Uno de los niños, otra vez el más joven de los dos muchachos de cabello negro, soltó un gemido y empezó a temblar. Su hermano le dijo algo bruscamente, pero en voz baja.
– ¿Qué le aflige? -preguntó Cass. Era el que estaba más cerca de los dos niños; el más joven estaba sentado sobre su caballo.
– Mi hermano cree que nos harán daño si vamos donde haya adultos -contestó el mayor con solemnidad-. Tiene miedo después de lo que pasó ayer.
Cass sonrió amablemente al joven.
– No tengas miedo, hijo. Nadie allí os hará daño. Es una abadía santa. Os ayudarán.
El mayor susurró secamente algo a su hermano menor y luego se volvió hacia Cass.
– Ya está mejor.
Ahora todos los niños mostraban signos de fatiga, cansancio y agitación después de su aterradora experiencia. De hecho, todos estaban exhaustos tanto física como emocionalmente. El malestar y la inquietud de la fría noche no habían resultado reparadores y aquella mañana habían realizado un duro trayecto desde los bosques hasta la costa. Sus rostros reflejaban cansancio.

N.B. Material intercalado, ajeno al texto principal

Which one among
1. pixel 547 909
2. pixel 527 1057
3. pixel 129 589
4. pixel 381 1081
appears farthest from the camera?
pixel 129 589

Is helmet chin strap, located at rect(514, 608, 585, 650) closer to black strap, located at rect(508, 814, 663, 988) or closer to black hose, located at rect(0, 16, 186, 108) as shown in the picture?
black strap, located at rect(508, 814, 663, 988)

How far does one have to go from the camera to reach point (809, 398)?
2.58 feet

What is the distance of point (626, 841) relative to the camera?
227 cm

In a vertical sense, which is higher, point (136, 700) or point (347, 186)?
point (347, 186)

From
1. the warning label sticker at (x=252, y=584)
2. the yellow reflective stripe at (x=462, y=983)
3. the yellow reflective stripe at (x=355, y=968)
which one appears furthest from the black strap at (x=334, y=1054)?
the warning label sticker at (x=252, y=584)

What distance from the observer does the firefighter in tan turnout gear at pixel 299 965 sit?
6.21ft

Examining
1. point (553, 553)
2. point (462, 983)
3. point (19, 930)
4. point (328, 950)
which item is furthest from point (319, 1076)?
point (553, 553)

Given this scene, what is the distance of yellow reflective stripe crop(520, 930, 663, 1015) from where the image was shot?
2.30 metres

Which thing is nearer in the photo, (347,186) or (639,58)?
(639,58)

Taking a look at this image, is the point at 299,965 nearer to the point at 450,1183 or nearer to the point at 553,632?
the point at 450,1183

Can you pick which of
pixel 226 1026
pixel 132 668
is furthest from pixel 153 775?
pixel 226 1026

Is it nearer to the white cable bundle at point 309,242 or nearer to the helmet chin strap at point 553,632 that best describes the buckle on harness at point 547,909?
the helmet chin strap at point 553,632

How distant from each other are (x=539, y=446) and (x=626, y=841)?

– No pensaba que la abadía fuera tan grande -le comentó Fidelma a Cass, como para dar un aire de normalidad a la compañía deprimida.
Sin embargo, también era cierto que se sentía impresionada por la amplitud de los edificios que dominaban la cala.
– Me han dicho que aquí estudian cientos de proselitistas -contestó Cass con indiferencia.
De repente la campana dejó de sonar.
Fidelma hizo que volvieran a avanzar. Se sentía un poco incómoda, porque no había hecho caso de la llamada a la oración. Habría tiempo de sobra para detenerse y rezar cuando ella y su exhausta carga estuvieran a salvo bajo la protección de las murallas de la abadía. Echó una mirada ansiosa a sor Eisten. La rolliza joven parecía perdida en pensamientos melancólicos. Fidelma lo atribuyó a la conmoción que la mujer había recibido por la mañana al conocer la muerte del bebé. Justo después de que se pusieran en marcha, había caído en un malestar, una contemplación sensiblera, y parecía que no era consciente de lo que sucedía a su alrededor. Caminaba automáticamente, con la cabeza inclinada hacia delante, los ojos fijos en el suelo, y no respondía cuando se le hablaba. Fidelma había reparado en que ni siquiera había alzado los ojos cuando habían avistado Ros Ailithir y se había oído el tañido de la campana. Sí, era mejor llevar al grupo hasta la abadía que detenerse a rezar en el camino.
Mientras se acercaban a las murallas de la abadía, se dio cuenta de que había unos cuantos religiosos trabajando en los campos de los alrededores. Parecía que estaban cortando col rizada, probablemente para dar de comer a las vacas. Lanzaron algunas miradas en dirección de ellos, pero los hombres se entregaban diligentemente a su trabajo en aquella mañana fría de otoño.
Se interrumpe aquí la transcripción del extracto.